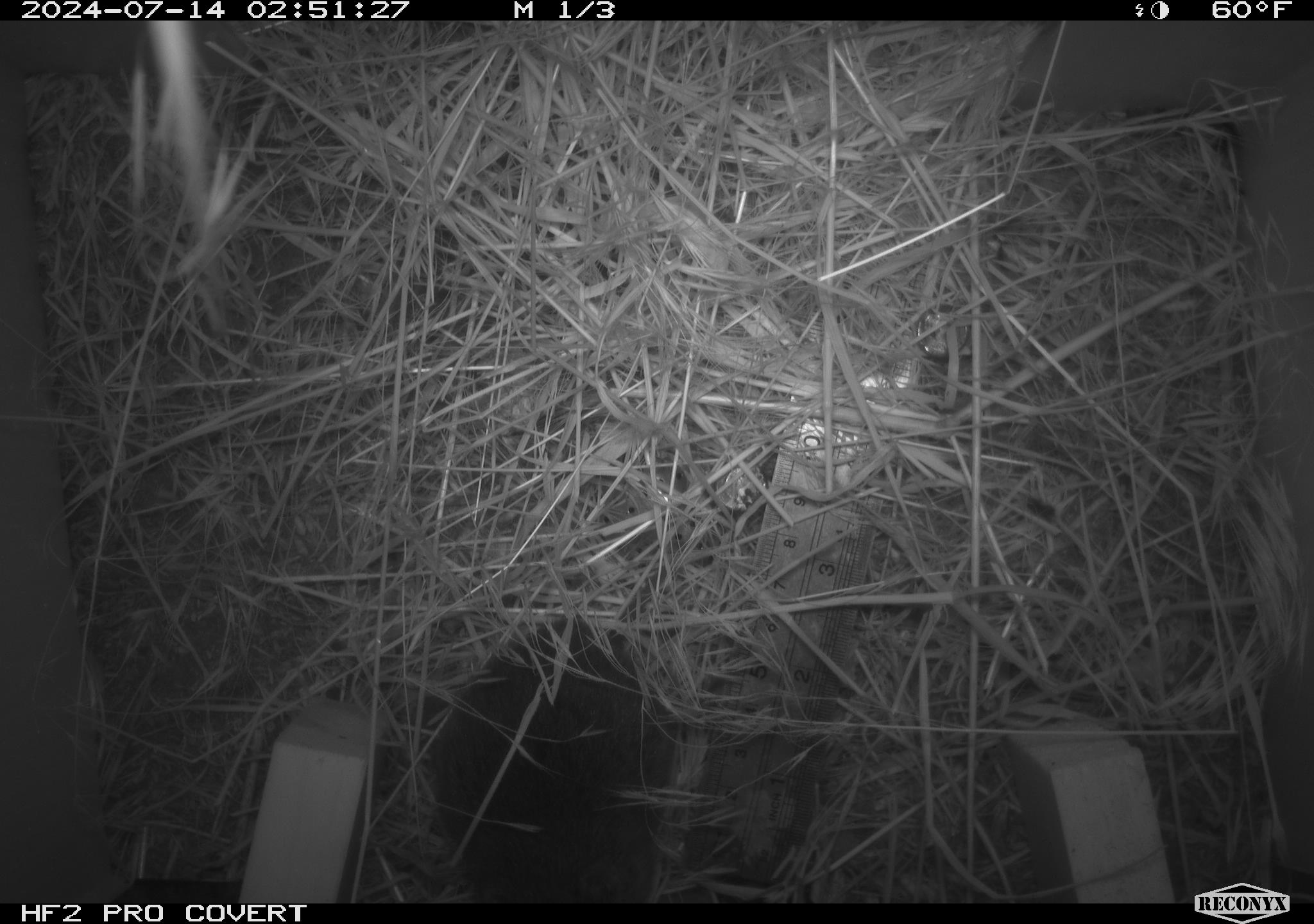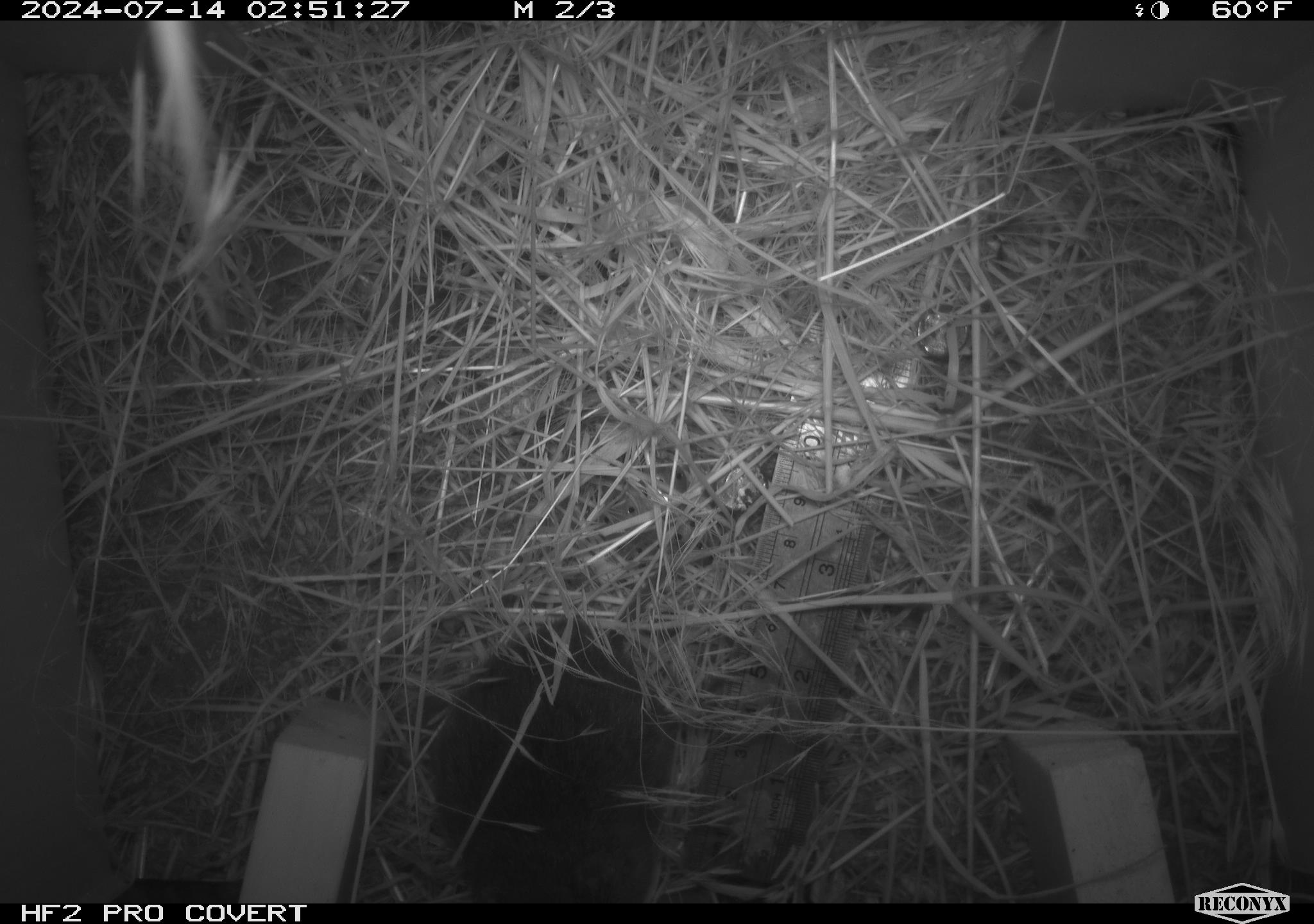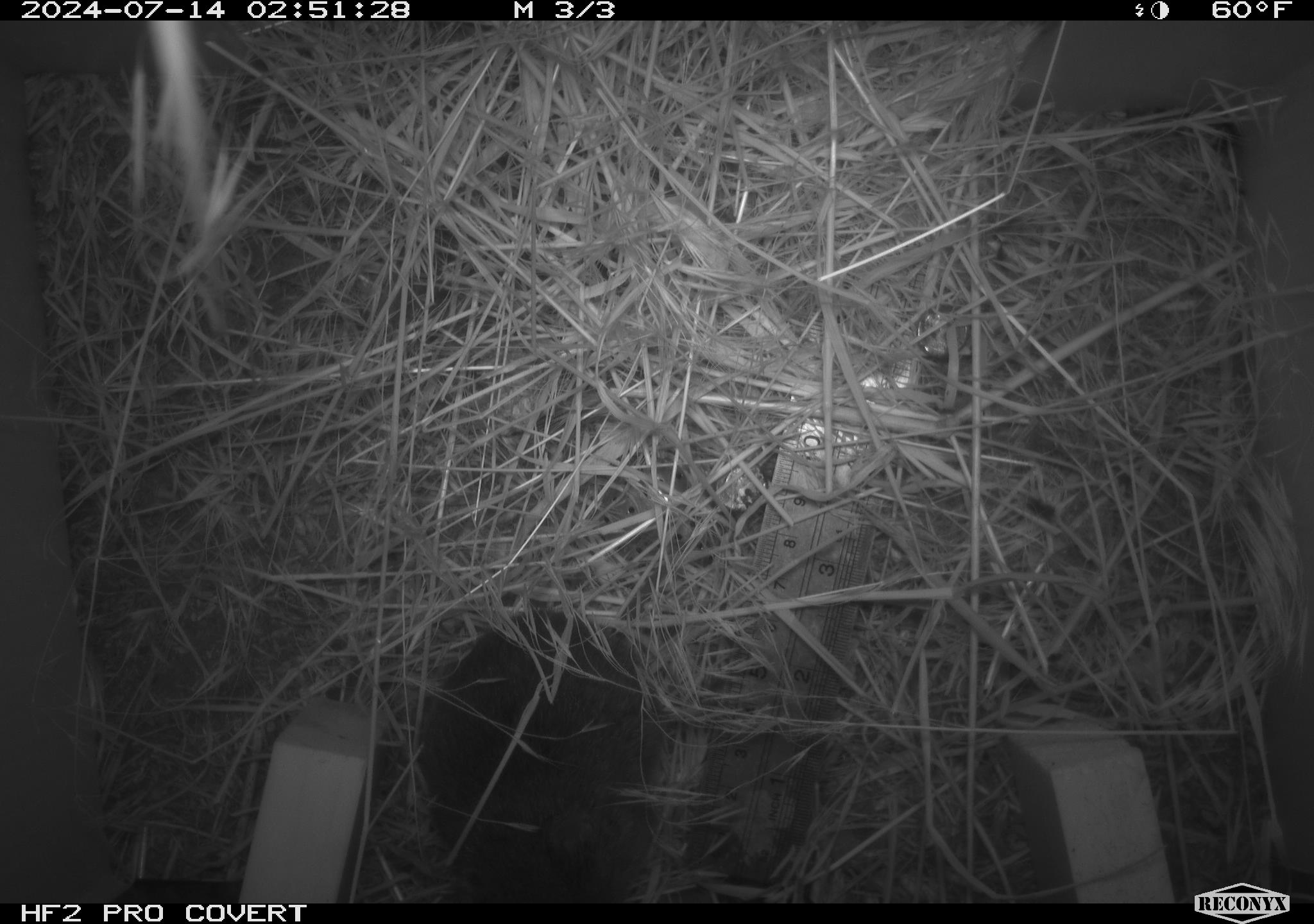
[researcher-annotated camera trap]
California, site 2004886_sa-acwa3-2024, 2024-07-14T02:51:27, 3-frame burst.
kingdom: Animalia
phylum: Chordata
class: Mammalia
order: Rodentia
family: Cricetidae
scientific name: Arvicolinae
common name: voles, lemmings, and muskrats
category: arvicolinae subfamily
Arvicolinae subfamily (voles, lemmings, and muskrats) (Arvicolinae).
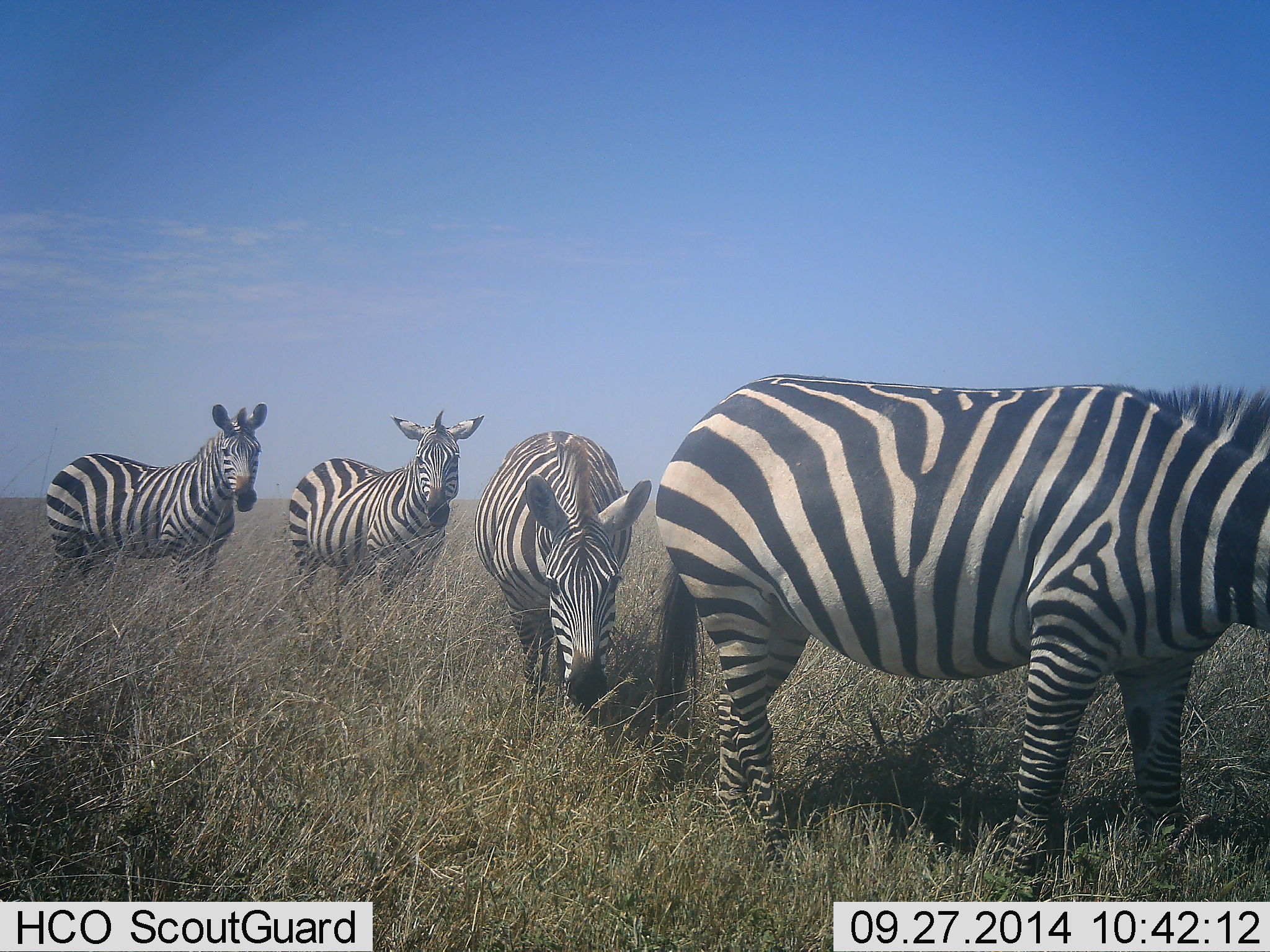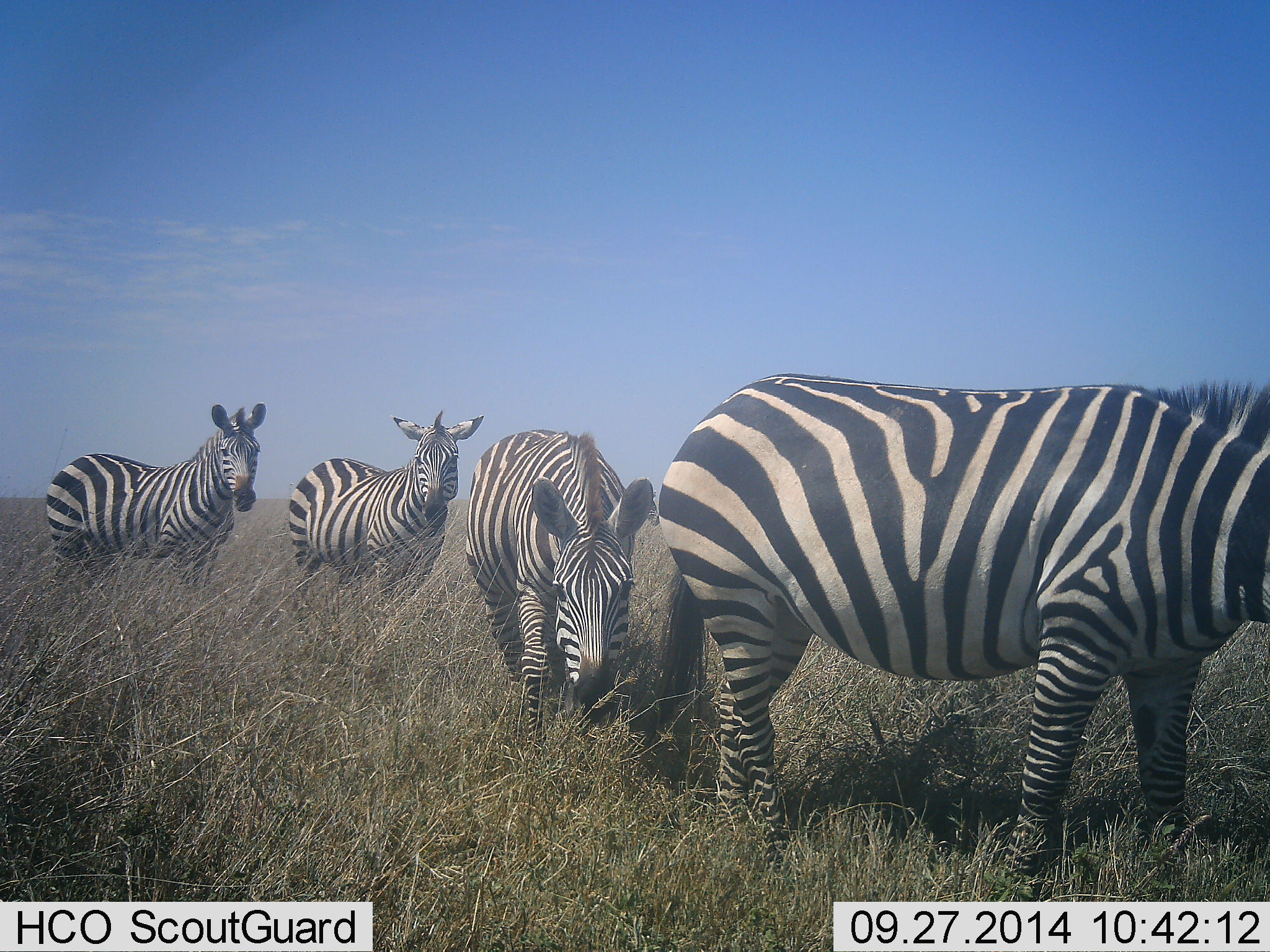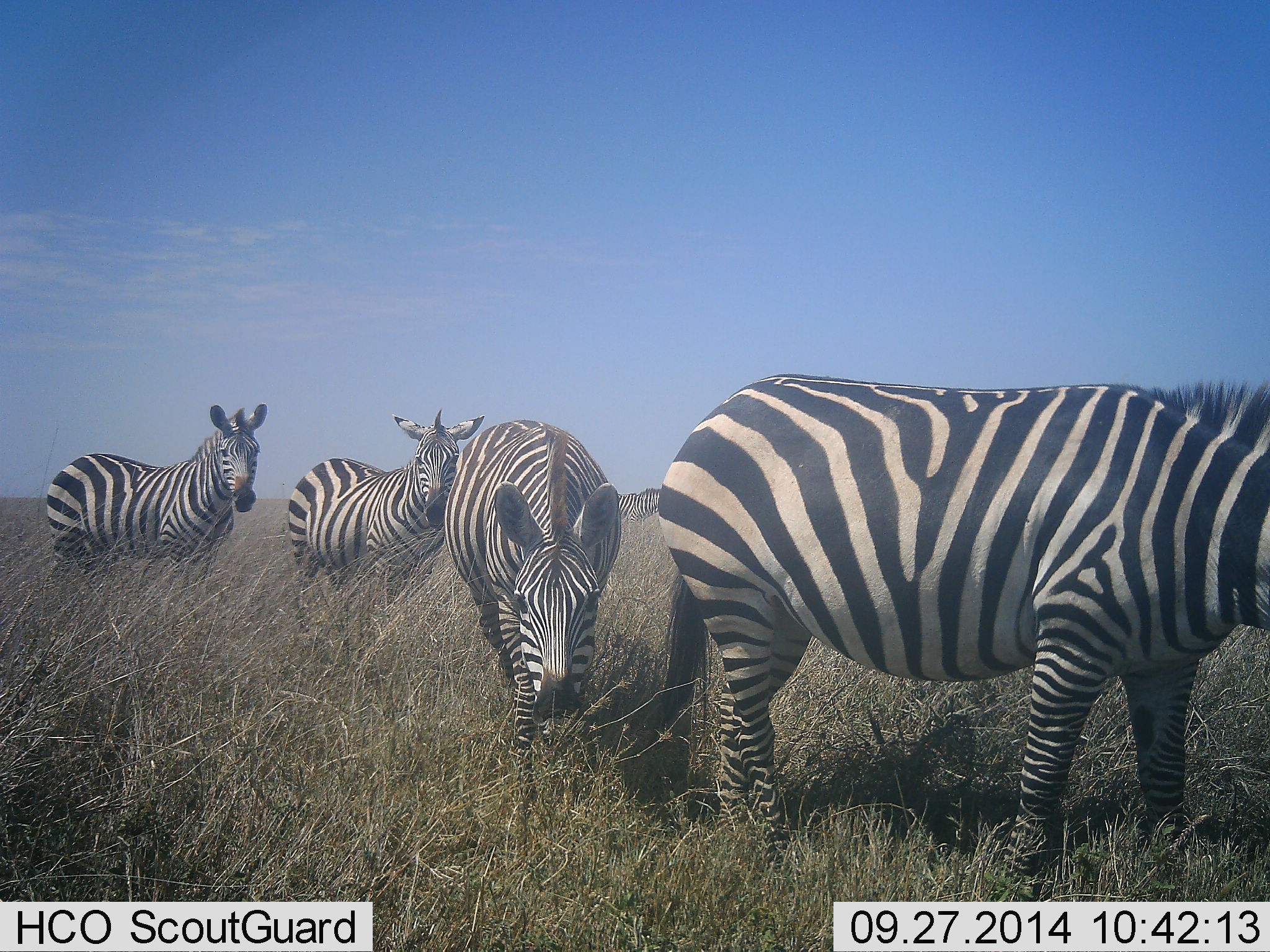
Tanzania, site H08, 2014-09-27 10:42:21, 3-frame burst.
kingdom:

= = = = =

> **TASK TO COMPLETE**
Pictures must be left out of the answer, which should be exactly the lines from the one holding "order: Rodentia" through the last line of the entries above, both included; please add nothing.

> **YOUR RESPONSE**
order: Rodentia
family: Cricetidae
scientific name: Arvicolinae
common name: voles, lemmings, and muskrats
category: arvicolinae subfamily
Arvicolinae subfamily (voles, lemmings, and muskrats) (Arvicolinae).
Tanzania, site H08, 2014-09-27 10:42:21, 3-frame burst.
kingdom:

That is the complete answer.